(Collected data entries)

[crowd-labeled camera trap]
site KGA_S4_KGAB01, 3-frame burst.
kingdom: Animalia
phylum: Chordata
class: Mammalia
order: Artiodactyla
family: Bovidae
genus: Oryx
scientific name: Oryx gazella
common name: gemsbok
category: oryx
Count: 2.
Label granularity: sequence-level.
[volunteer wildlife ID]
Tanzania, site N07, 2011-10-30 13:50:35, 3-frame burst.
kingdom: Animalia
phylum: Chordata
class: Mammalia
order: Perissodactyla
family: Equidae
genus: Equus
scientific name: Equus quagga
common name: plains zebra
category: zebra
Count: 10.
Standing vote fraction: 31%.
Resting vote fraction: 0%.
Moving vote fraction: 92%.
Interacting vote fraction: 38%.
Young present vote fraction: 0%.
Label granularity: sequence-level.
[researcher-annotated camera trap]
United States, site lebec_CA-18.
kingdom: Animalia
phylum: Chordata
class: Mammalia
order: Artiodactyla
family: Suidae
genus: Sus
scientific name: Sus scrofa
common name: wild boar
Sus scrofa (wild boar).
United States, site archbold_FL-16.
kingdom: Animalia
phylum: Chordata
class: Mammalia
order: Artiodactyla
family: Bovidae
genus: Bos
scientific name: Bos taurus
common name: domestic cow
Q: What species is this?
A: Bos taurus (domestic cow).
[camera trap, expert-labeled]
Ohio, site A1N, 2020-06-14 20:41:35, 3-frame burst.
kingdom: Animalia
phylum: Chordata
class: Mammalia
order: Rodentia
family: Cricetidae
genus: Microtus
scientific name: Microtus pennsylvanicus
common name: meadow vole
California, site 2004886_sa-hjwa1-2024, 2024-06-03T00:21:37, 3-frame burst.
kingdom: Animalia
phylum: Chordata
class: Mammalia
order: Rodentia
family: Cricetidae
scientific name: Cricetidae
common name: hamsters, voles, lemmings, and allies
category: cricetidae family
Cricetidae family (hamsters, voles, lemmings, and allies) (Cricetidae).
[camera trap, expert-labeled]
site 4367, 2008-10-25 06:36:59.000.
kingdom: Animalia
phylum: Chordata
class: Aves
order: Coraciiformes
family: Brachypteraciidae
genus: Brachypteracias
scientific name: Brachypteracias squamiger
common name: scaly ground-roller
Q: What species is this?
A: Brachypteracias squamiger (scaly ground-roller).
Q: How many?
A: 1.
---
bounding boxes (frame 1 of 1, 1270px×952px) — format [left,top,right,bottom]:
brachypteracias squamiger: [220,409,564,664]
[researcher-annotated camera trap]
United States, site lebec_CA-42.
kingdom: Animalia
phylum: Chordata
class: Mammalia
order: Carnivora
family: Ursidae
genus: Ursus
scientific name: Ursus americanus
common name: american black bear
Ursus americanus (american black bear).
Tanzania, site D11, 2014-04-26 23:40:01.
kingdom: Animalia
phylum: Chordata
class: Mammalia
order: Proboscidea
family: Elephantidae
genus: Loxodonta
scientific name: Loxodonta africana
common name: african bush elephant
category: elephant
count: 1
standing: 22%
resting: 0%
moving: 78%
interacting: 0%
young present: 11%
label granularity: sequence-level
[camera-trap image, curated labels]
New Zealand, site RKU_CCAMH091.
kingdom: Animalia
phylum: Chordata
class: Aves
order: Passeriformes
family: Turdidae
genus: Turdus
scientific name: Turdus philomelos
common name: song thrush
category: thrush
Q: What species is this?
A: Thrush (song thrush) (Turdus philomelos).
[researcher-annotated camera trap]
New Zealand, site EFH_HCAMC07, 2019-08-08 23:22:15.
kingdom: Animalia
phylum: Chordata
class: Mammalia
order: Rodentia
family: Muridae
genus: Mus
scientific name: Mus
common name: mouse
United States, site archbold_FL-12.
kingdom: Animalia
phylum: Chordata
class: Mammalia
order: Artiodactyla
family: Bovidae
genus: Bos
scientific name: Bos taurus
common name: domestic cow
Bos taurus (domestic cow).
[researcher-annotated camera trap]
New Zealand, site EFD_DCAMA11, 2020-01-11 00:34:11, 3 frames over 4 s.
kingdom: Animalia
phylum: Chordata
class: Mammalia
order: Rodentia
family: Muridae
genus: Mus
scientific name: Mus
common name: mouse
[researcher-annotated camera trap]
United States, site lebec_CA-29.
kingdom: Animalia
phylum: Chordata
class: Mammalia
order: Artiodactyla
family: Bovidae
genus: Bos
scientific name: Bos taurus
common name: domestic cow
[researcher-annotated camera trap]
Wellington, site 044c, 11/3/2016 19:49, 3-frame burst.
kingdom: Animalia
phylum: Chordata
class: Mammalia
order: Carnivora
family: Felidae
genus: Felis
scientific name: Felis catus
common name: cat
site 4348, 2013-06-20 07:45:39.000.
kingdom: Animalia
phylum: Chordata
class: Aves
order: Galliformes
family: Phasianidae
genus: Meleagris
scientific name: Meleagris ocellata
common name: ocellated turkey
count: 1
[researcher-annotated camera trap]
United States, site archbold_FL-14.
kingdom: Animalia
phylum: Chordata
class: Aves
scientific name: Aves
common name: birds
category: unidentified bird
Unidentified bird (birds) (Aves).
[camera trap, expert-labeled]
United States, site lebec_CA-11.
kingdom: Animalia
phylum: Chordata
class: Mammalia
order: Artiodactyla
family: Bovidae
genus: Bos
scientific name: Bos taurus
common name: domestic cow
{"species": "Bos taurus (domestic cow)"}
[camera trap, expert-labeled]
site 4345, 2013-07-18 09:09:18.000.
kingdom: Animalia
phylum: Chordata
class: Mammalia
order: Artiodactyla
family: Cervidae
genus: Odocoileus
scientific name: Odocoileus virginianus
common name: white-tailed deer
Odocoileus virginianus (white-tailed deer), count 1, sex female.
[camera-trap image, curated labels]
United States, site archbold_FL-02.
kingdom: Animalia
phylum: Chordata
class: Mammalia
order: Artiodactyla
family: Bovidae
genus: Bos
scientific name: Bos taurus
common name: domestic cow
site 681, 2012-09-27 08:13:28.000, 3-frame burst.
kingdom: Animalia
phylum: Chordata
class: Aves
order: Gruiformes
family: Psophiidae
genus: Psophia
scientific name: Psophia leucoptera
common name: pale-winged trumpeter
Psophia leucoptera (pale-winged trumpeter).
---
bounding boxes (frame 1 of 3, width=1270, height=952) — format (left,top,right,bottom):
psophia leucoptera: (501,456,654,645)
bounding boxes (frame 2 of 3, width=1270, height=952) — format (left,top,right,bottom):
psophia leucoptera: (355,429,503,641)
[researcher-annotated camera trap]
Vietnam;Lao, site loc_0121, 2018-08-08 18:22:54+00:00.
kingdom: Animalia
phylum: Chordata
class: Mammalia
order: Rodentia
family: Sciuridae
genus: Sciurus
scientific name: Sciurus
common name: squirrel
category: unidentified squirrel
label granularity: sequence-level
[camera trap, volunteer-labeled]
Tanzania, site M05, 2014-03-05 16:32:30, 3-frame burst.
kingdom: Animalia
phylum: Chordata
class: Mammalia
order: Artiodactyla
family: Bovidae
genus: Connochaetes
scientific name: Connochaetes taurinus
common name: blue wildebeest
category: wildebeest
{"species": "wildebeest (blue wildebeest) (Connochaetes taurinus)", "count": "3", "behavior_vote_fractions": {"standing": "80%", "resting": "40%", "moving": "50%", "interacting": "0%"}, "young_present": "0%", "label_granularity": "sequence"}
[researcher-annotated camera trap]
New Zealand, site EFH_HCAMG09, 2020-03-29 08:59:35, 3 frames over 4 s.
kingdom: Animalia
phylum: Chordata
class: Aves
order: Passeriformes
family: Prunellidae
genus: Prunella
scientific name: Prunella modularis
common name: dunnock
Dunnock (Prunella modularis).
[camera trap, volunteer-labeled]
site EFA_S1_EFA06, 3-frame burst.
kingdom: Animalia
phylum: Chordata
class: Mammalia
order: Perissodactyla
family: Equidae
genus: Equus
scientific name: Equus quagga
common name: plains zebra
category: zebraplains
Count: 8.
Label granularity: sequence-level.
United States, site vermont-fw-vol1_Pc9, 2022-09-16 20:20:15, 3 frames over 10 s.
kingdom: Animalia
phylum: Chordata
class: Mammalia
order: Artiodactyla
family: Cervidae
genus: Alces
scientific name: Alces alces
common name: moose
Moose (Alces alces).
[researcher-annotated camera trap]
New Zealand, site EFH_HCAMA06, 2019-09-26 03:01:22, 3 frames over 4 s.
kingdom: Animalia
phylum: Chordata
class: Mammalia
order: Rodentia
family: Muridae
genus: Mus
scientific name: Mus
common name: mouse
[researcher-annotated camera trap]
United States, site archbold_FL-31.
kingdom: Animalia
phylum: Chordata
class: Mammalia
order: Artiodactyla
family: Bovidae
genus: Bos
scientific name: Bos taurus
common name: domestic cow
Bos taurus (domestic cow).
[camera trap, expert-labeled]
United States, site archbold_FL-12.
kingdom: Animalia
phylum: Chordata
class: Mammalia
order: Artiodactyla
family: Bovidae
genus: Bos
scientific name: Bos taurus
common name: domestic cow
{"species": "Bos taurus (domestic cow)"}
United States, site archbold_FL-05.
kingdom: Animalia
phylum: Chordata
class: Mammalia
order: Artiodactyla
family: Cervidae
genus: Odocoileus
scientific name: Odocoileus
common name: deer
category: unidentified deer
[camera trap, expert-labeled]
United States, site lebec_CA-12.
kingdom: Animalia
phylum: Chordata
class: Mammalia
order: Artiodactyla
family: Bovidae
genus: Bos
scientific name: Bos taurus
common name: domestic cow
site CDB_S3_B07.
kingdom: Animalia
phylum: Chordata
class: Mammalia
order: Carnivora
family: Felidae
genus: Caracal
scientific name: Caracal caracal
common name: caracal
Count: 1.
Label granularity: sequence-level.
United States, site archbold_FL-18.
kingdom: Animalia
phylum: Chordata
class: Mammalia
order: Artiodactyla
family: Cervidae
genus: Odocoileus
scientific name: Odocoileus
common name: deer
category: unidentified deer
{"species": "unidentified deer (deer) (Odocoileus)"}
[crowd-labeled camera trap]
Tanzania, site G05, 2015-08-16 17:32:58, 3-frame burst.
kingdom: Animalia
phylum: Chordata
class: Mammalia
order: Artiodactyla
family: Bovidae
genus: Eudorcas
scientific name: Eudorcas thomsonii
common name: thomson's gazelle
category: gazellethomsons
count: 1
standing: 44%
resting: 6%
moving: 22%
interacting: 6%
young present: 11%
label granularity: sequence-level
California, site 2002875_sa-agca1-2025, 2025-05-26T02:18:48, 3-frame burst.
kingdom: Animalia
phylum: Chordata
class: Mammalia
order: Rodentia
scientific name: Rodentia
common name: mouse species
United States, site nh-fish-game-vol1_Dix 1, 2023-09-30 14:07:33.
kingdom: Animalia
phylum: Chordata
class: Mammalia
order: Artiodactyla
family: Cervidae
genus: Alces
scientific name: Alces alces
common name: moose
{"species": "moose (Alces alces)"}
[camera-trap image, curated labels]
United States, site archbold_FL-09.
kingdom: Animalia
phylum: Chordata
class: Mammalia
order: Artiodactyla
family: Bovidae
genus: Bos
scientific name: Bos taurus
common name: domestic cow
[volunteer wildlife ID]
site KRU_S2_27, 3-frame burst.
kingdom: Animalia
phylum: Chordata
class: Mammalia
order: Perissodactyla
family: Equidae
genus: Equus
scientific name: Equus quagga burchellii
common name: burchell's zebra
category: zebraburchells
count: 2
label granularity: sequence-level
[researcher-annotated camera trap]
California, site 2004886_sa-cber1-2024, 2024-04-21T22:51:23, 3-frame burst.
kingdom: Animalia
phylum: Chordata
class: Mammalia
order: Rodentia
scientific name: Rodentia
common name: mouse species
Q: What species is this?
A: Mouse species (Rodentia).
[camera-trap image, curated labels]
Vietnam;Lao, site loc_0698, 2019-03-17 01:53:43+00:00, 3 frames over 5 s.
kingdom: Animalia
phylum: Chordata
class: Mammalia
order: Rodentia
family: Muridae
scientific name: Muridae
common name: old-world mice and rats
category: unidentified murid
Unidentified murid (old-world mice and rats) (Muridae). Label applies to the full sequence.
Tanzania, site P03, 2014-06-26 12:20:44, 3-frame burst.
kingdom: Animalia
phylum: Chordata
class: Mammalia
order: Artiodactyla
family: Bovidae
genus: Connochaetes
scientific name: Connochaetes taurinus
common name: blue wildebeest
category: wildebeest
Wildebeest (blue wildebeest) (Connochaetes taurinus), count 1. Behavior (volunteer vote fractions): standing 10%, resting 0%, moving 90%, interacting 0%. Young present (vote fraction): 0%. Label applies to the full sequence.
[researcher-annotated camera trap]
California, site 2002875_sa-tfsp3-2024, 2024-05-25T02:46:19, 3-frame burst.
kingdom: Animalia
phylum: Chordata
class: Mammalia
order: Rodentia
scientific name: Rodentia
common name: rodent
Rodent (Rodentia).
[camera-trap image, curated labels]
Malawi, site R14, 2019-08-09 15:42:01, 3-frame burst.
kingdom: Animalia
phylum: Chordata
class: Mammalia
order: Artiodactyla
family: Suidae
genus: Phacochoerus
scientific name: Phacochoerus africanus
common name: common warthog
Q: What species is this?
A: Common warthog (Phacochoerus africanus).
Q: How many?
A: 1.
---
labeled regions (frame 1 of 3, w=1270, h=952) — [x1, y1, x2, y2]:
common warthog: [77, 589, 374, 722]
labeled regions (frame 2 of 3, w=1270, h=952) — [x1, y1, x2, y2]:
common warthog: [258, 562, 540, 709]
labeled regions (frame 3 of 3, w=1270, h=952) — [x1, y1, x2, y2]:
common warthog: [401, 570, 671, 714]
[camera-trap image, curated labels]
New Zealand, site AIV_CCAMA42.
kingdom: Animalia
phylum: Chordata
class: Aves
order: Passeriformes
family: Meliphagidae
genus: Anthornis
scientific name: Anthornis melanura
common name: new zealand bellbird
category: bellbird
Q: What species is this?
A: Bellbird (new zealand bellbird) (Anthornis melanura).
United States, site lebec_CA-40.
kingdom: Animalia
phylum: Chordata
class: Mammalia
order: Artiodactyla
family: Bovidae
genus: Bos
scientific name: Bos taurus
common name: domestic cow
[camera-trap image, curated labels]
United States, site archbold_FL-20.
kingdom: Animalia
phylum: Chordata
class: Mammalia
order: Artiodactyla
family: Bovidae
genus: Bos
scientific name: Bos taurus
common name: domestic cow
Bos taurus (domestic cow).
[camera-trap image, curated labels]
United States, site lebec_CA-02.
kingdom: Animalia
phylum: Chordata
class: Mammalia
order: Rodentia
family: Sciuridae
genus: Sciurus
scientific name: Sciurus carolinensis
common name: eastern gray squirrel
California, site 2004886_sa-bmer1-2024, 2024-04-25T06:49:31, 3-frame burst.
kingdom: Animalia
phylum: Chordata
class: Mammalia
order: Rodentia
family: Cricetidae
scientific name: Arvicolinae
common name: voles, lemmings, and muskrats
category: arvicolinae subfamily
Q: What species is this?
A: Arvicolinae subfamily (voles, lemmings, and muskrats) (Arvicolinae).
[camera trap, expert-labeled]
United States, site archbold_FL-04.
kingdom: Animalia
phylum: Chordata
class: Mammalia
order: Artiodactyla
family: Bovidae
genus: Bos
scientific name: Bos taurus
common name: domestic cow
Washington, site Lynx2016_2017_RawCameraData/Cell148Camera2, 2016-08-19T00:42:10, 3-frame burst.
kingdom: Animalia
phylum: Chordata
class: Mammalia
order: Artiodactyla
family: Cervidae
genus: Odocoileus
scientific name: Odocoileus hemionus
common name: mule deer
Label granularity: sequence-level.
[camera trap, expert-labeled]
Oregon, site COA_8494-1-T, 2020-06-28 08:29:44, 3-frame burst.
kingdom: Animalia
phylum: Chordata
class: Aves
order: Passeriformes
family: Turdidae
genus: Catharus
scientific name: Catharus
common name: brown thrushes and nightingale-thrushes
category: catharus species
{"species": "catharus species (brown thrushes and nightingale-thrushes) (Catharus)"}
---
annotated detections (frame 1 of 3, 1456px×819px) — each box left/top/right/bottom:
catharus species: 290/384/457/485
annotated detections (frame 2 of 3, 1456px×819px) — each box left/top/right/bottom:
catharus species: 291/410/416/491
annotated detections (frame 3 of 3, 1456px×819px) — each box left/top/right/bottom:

■ **Problem to solve**:
Write down, word for word, the lines above from the one containing "Moving vote fraction: 92%." through the one containing "genus: Microtus", both ends included.

■ **Task output**:
Moving vote fraction: 92%.
Interacting vote fraction: 38%.
Young present vote fraction: 0%.
Label granularity: sequence-level.
[researcher-annotated camera trap]
United States, site lebec_CA-18.
kingdom: Animalia
phylum: Chordata
class: Mammalia
order: Artiodactyla
family: Suidae
genus: Sus
scientific name: Sus scrofa
common name: wild boar
Sus scrofa (wild boar).
United States, site archbold_FL-16.
kingdom: Animalia
phylum: Chordata
class: Mammalia
order: Artiodactyla
family: Bovidae
genus: Bos
scientific name: Bos taurus
common name: domestic cow
Q: What species is this?
A: Bos taurus (domestic cow).
[camera trap, expert-labeled]
Ohio, site A1N, 2020-06-14 20:41:35, 3-frame burst.
kingdom: Animalia
phylum: Chordata
class: Mammalia
order: Rodentia
family: Cricetidae
genus: Microtus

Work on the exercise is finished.